SHOW REPORT Dubai Air Show 2021
Around the bazaars
WAYNE J DAVIS FRAeS soaks up the atmosphere of Dubai with a lighter, personal look at the air show.
It was as the bagpipe and drumming band passed me in full blast and full glam red military regalia, after my attention had been taken by the Ferrari and Bentley used by the Dubai police force, only to be deafened by the jet fighter making a low pass over the display, that I fully realised, this must be the Dubai Air Show.
Getting to the show came via cab journeys with drivers quoting and charging with less consistency and accuracy than an MoD procurement cost estimate. Airport security lite followed with the opportunity to show off a heavy vintage hp laptop and go for a sans belt low-rider trouser look. Is that my plain black rucksack in the tray or that of the grumpy 8:30am photographer behind?
At the entrance to the show each day was a young artist, Lateefa Mohammed, painting the Dubai skyline, with a few of the UAE’s and Dubai’s founding fathers looking on. She told me she was commissioned by the UAE MoD to produce it. I wondered if this could inspire the UK MoD to perhaps commission Banksy.
At the back of a press conference scrum. Wayne J Davis/RAeS
Is it a coincidence that Dubai sounds like ‘Do you buy?’, probably, but Dubai is a place where people make money and this week it is to be made with aircraft. The show hall is of course essentially a market with stalls promoting engines, seating, missiles, avionics, airlines, training, energy, finance, weapon systems, MRO, Space exploration, aircraft lessors and much else that comes from the monetisation of aerospace.
On the flightline I found myself touring military cargo aircraft.
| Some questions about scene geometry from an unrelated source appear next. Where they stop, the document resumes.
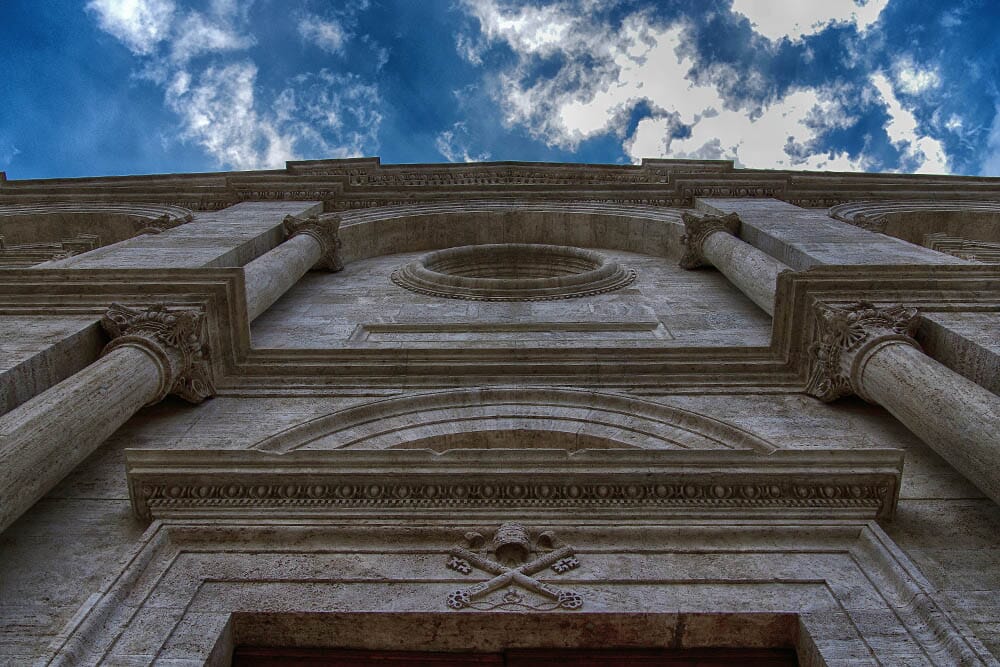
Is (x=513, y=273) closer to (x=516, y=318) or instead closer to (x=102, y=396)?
(x=516, y=318)

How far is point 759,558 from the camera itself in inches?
203

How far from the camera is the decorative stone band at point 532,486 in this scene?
18.2 feet

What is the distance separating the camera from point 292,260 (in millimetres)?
11359

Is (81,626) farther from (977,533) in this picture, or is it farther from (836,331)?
(836,331)

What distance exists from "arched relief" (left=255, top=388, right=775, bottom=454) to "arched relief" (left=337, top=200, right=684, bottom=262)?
778 cm

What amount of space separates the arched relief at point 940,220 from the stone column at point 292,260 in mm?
10336

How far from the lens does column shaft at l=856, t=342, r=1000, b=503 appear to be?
17.5 ft

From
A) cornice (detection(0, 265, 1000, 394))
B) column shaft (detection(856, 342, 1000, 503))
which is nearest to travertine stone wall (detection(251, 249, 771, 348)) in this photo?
cornice (detection(0, 265, 1000, 394))

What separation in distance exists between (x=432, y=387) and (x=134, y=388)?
307 centimetres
While checking out the basic fixtures and fittings of a USAF C-17 Globemaster, I could not help wondering how they managed to leave Kabul airport last summer carrying a claimed 823 people. A visit to the smaller A400 with the charming RAF Wing Commander Ed Horne, gave me the chance to get up into the cockpit. I worried about the emergency mini pick axe in the hold and ‘escape rope' in the cockpit. The trustpilot rating for any mission is surely hovering around one star at the point either of those implements are considered an option.
Lateefa painting as we entered. Wayne J Davis/RAeS
The Russians were showing off a new fighter and I experiemced a terrifying live show in the purpose-built Checkmate pavilion showcasing Russia’s fifth new-generation fighter, the Sukhoi Su-75, in jumbo airfix form. Lights, lasers, projections, deafening rock and a doom-laden-voiced narrator told of the power, the glory and the destructiveness of this apparently top level unstoppable killing machine. Never has a plastic aircraft model looked more menacing. The whole presentation had a charm of sorts, but was more suited to an '80s Def Leppard video than an airshow.
As well as Blade Runner-style eVTOLs (see p32) in the halls, I witnessed a robot that disinfected aircraft cabins by blasting UV light across the area eliminating 99% of all bacteria and viruses, including Covid-19. Disappointingly the robot was given neither a face, a voice nor any human characteristics. In the future-tech area I saw several other eye-catching technological innovations but all those moments will to me be lost in time, like tears in the rain.
One of two marching bands at Dubai. Wayne J Davis/RAeS
Elsewhere at the show were two drones from Flying Cam that had won them both an Emmy (real one on display) and an Oscar (real one not on display) for their use in the filming of Bond films, Resident Evil, The Harry Potter films and Game of Thrones.
Not sure if the drones had thanked their operators in the acceptance speech.
What began with the red-eye tube along both blue lines of the London underground ended with warm and slightly confused memories of the Dubai Air Show and a tinge of regret at never seeing Lateefa’s finished painting of Dubai and its founding fathers.